START GIVEN TEXT
Advertisement

The rise and fall of Latin

Ad Infinitum A Biography of Latin Nicholas Ostler Walker & Co.: 400 pp., $27.95

BOOK REVIEW

November 28, 2007|Tim Rutten, Times Staff Writer

I spent a bit of Sunday night helping my 14-year-old son study for an upcoming quiz in his Latin class.

He's a freshman at a large and well-regarded school for boys. As a native Angeleno, he grew up speaking both English and Spanish, and I was interested and a little surprised that he and so many of his classmates elected Latin as their foreign language. I was still more surprised by how far Latin instruction has come from the days when it all began with a Cassell's dictionary and a copy of Caesar's "Gallic Wars" -- Gallia est omnis divisa in partes tres.
END GIVEN TEXT
START DATA LINES
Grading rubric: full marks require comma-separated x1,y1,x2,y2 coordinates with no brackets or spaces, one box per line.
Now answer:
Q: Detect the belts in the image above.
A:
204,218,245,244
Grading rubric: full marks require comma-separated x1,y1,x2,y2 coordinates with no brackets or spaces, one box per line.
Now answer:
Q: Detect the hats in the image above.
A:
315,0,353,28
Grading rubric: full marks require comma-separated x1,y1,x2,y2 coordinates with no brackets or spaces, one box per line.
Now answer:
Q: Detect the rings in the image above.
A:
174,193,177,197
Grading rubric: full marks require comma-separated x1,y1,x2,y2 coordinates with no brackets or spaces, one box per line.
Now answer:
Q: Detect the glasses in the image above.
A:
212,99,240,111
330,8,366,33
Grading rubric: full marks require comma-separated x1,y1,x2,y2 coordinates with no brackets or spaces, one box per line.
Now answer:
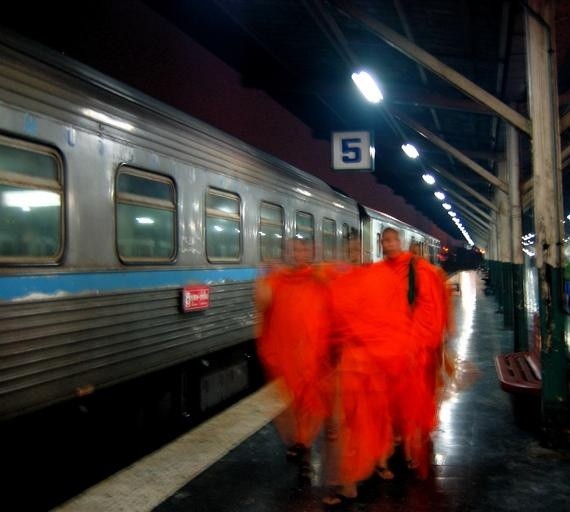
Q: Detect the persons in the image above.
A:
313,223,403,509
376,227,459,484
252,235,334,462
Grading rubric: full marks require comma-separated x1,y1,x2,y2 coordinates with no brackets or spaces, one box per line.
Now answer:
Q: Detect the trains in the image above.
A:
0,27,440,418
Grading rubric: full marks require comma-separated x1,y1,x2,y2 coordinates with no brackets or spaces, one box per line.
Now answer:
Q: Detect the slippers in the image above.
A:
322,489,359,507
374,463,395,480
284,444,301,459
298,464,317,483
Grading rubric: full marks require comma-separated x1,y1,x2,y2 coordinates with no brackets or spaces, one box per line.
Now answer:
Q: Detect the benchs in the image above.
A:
END DATA LINES
[SHORT EXERCISE]
Write the next part of the book review about Latin, picking up right after its final sentence. The listing has no connection to the book review about Latin.

[WRITTEN ANSWER]
Advertisement

Today's beginning Latinist gets a thoroughly modern, handsomely illustrated textbook built around the lives of teenage Romans living in adjacent country villas. Students translate incidents from their protagonists' daily lives and study vocabulary and grammar lists drawn from each chapter's main anecdote -- sort of a classical soap opera. It's all very up-to-date and thoroughly engaging, which probably is why my son and many of his classmates devote a couple of after-school hours each week to their high school's Latin club and recently spent a Saturday hosting similar groups for a day's worth of Latinate activities.

I recount this bit of homey personal experience only because the spontaneity and vibrancy with which my son and his friends are pursuing their Latin stands in such contrast to the elegiac tone of Nicholas Ostler's "Ad Infinitum: A Biography of Latin." One supposes that after you've been the lingua franca of the entire Western world, anything less is a comedown, but this account of Latin's rise and fall definitely ends with a whimper that does not seem entirely deserved.

Educated in Latin, Greek and philosophy at Oxford, the British-born Ostler completed a doctorate in linguistics under Noam Chomsky at MIT. He now heads a foundation that encourages the persistence of small languages and is the author of a well-regarded work for lay readers, "Empires of the Word: A Language History of the World." In "Ad Infinitum," he has produced a book that's often informative and fascinating, sometimes wearyingly discursive and, occasionally, just plain frustrating.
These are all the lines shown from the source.